> [Text passage]:
____

How to Grill Steak Over an Open Fire

Steak getting started on the Grill

One of the great joys in my life is cooking steak over an open fire.  I love being able to take the time to build a good fire, letting it burn down until the coals are white hot, having to tend the fire while everyone else works on dinner, even though the steak is the only thing people will be talking about.  For me cooking over an open fire feels luxurious ~ which I know is kind of ironic.

There’s something about the flavor you get from cooking steak over a wood fire that can’t be duplicated using any other cooking method.  It’s that slow blistering heat from the coals, with wisps of smoke moving the earthy goodness from the wood into the steak that makes the taste unforgettable.

Hmmm Fire Good

Building a good fire, let alone a good cooking fire, shouldn’t be taken lightly.  At my cabin, it usually ends up as a highly controversial activity, because everyone has their own special technique.  One person will want to use the log cabin method, while someone else will be saying we need to build it like a teepee, or the kind of weird idea that we should put the kindling on top and let everything burn down, so the fire will last all night.  It’s fun watching friends sitting around a sputtering fire after a few drinks telling each other they’re doing it all wrong.

The issue, of course, is that almost everyone learned how to build a fire when they were kids from their grandpas, their dads, a favorite friend, or relative when they were somewhere special – so the right way has less to do with technique and a lot more to do with messing with people’s memories.

The technique I use, which I learned as a Boy Scout, is a combination of the log cabin and teepee techniques.  The names refer to how you stack the wood, for a log cabin the wood is stacked in a square, with each branch overlapping one another, like Lincoln Logs, while the teepee method stacks the wood in more vertical fashion with the branches coming together at the top in the shape of a teepee.

What I start with is a small log cabin of very small sticks and branches and then build a teepee around it with larger branches and split wood. This get’s enough air flowing into the fire that it burns quickly and has enough fuel to burn for a long time.  It’s also scalable, so you can build whatever, and I mean whatever, size fire the situation calls for.

There are a few things to keep in mind when you’re building a cooking fire.  The first and most important thing is the type of wood you use.  When you’re going to be cooking over a fire, you want to use a hardwood (e.g. oak, hickory, mesquite, etc.) and not a soft wood like pine.  The reason this is so important is that softwoods, especially pine burn differently and can give off a lot of sticky resin that can add a tarry flavor to whatever your cooking. I actually have the woodpile at my cabin separated into cooking versus non-cooking wood.

Size matters for cooking fires.  When you’re cooking over an open fire, you want to cook over the coals, ideally when they are white hot.  Coals provide much more even heat than flames do, and they’re a lot less likely to turn your dinner into inedible crispy burnt nuggets.

This means balancing the desire to build a huge fire that takes forever to burn down before you can cook on it, with a building a small fire that is ready right away but doesn’t produce enough heat to cook the food in a reasonable amount of time. I try to build a fire large enough to have a good layer of coals under the grate and have a small active fire with more wood next to the cooking area; this lets me move coals in and out depending on the heat I want.

____

> [Entries provided]:
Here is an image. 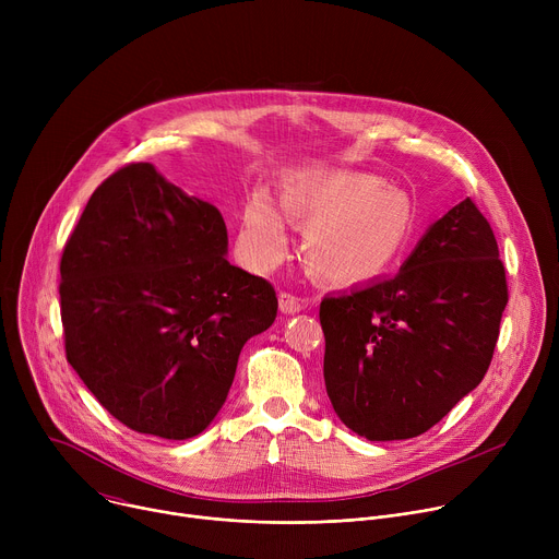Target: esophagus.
I'll list each match as a JSON object with an SVG mask.
<instances>
[{
	"label": "esophagus",
	"mask_w": 559,
	"mask_h": 559,
	"mask_svg": "<svg viewBox=\"0 0 559 559\" xmlns=\"http://www.w3.org/2000/svg\"><path fill=\"white\" fill-rule=\"evenodd\" d=\"M309 302H311L309 298H300V296L289 294V292H281V296H278V307H281L283 313H298Z\"/></svg>",
	"instance_id": "34e87169"
}]
</instances>
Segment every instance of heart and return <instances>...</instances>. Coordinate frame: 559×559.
Listing matches in <instances>:
<instances>
[{"label": "heart", "mask_w": 559, "mask_h": 559, "mask_svg": "<svg viewBox=\"0 0 559 559\" xmlns=\"http://www.w3.org/2000/svg\"><path fill=\"white\" fill-rule=\"evenodd\" d=\"M283 214L305 225L307 267L330 283H362L386 272L412 241L416 207L407 192L360 173H311L281 190ZM241 246L257 267H272L287 248L274 201L257 192L243 207Z\"/></svg>", "instance_id": "heart-1"}]
</instances>
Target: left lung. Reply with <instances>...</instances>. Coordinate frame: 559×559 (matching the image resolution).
I'll use <instances>...</instances> for the list:
<instances>
[{
    "instance_id": "left-lung-1",
    "label": "left lung",
    "mask_w": 559,
    "mask_h": 559,
    "mask_svg": "<svg viewBox=\"0 0 559 559\" xmlns=\"http://www.w3.org/2000/svg\"><path fill=\"white\" fill-rule=\"evenodd\" d=\"M509 302L496 234L471 199L436 221L393 278L328 296L323 376L367 440L429 431L483 382Z\"/></svg>"
}]
</instances>
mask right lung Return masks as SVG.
Listing matches in <instances>:
<instances>
[{
  "label": "right lung",
  "mask_w": 559,
  "mask_h": 559,
  "mask_svg": "<svg viewBox=\"0 0 559 559\" xmlns=\"http://www.w3.org/2000/svg\"><path fill=\"white\" fill-rule=\"evenodd\" d=\"M221 212L130 164L91 197L61 254L66 358L128 429L199 436L238 354L276 318L274 287L229 265Z\"/></svg>",
  "instance_id": "1"
}]
</instances>
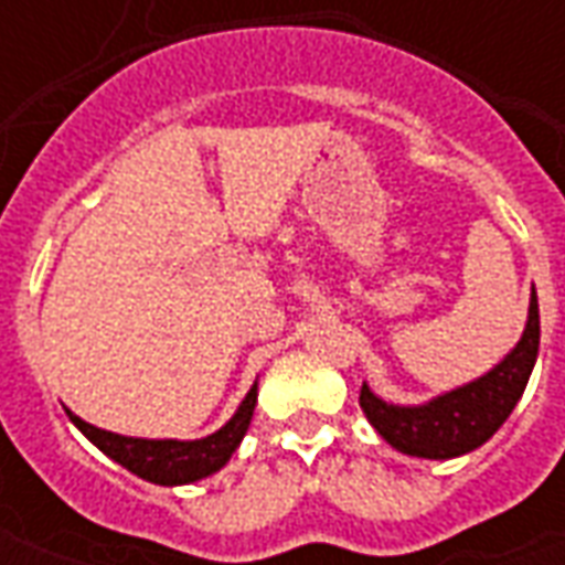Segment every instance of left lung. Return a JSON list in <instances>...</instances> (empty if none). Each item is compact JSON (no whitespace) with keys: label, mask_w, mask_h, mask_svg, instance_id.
I'll list each match as a JSON object with an SVG mask.
<instances>
[{"label":"left lung","mask_w":565,"mask_h":565,"mask_svg":"<svg viewBox=\"0 0 565 565\" xmlns=\"http://www.w3.org/2000/svg\"><path fill=\"white\" fill-rule=\"evenodd\" d=\"M539 356V299L530 294V315L521 342L481 379L441 393L420 405H393L369 391L363 381L360 408L379 436L408 457L450 460L481 448L499 426L509 420L514 405L526 391Z\"/></svg>","instance_id":"1"}]
</instances>
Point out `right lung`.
Segmentation results:
<instances>
[{
	"label": "right lung",
	"mask_w": 565,
	"mask_h": 565,
	"mask_svg": "<svg viewBox=\"0 0 565 565\" xmlns=\"http://www.w3.org/2000/svg\"><path fill=\"white\" fill-rule=\"evenodd\" d=\"M254 408H257V381L247 391L242 405L235 408V415L217 433H211L205 438H190V441H181V438L120 436V433H108V429H99V426L81 420L68 408L66 415L84 436L90 438L96 448L103 450L105 457L120 462L124 469L139 475L150 484L178 487L193 484V481H202L209 475L221 472L235 454V448L242 445L247 426H250V417H254Z\"/></svg>",
	"instance_id": "right-lung-1"
}]
</instances>
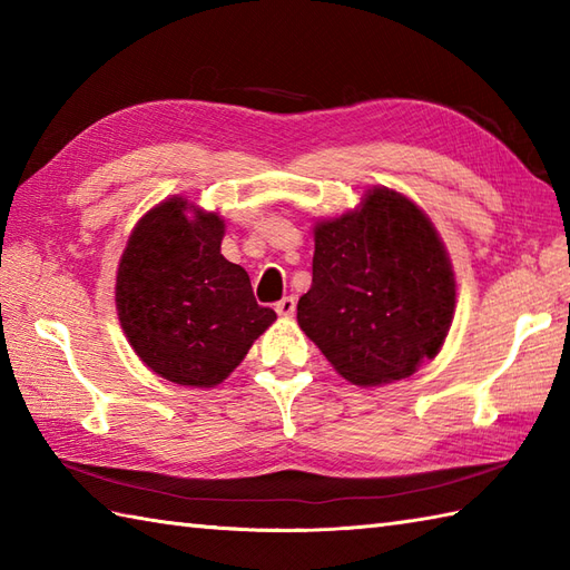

____

> [The problem]:
Pick up the article on grilling steak over an open fire after its final sentence and continue writing it.

> [Output for this exercise]:
Rub It Down

This is a cooking technique where the cut and thickness of the steak matters.  I think thick cuts with lots of marbling work much better with this type of heat and smoke then thin cuts that tend to dry out.  My favorite cut to use is a well-marbled, thick ribeye The fat in the marbling helps keep everything tender and juicy and helps to hold on to the smoke.

Since cooking this way adds its own unique flavors, I prefer a simple preparation for the steak that highlights what the wood brings.  Normally I just use salt, pepper, garlic, and a little Worchester sauce.  I like to add the Worchester sauce first and rub it in since its flavor penetrates deeper than the spice rub on top; sometimes I’ll add smoked paprika, lemon juice, or rosemary to the mix, the rosemary adds great flavor and is something you can also throw on the fire.  The steak can be seasoned ahead of time and should be at room temperature before it goes on to the fire.

Touch it ~ Leave it Alone

You’re going to want to play with it, how can you not, it’s steak and fire, and you should have had at least a drink or two while the fire burned down.  You’re going to want to play with it, you’re going to want to move it around, prod it, flip it, raise the grate, lower the grate, get the coals just right.  The thing is you should leave it alone and let everything cook, except when you shouldn’t.

The biggest difference between cooking over an open fire and cooking on a gas or charcoal grill is that an open fire is much more unpredictable, there is a lot more variation in hot and cold spots as the coals burn down, and it’s a lot harder to predict flare-ups.  This means you need to pay more attention to the fire then you would to a grill.

To help you along the way, here are a few tips for grilling over an open fire:

  • Keep the tools you need to move the grate up and down and what you’re cooking handy.
  • Get everything else you need to do for dinner done and set so you can spend your time looking into the fire and thinking about how much more you miss the ones that got away than the ones who stayed.
  • Watch what your cooking, if you notice half the steak is cooking and the other half isn’t, move the grate or move the steak to make sure you’re cooking the whole thing.
  • I usually set the grate somewhere between two to six inches above the coals.  The way I figure out how high to set it is by putting my hand above the coals and seeing where it becomes uncomfortable to hold my hand for more than a second or two and set the grate there.
  • The longer you cook something over the fire, the more flavor it will absorb.  By cooking the steak longer at a lower temperature than you normally would it will absorb more of the wood flavor.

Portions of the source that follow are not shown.